__WHAT YOU ARE ASKED TO DO__
Copy word for word the part of the rows that opens with the line containing "Of the choices" and runs through the final line of the rows, including both ends.

[Rows of scene-based questions]

● ● ●

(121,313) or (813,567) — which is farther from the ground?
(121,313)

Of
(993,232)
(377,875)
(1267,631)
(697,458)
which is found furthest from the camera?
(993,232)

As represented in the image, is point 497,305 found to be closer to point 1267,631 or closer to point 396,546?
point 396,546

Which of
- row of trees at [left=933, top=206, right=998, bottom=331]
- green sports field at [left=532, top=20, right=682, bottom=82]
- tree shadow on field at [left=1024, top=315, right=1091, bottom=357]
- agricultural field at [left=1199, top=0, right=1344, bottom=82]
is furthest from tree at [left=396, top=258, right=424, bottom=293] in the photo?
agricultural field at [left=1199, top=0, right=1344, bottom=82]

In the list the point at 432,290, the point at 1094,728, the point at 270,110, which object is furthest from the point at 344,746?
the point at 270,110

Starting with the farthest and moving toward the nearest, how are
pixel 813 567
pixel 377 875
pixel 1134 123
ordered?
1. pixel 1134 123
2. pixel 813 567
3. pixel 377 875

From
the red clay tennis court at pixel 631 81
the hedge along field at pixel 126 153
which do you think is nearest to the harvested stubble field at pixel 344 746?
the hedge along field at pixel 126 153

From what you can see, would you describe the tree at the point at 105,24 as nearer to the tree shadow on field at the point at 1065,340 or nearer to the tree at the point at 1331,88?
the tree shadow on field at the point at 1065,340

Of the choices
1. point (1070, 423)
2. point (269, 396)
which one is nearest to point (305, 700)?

● ● ●

__ANSWER__
Of the choices
1. point (1070, 423)
2. point (269, 396)
which one is nearest to point (305, 700)?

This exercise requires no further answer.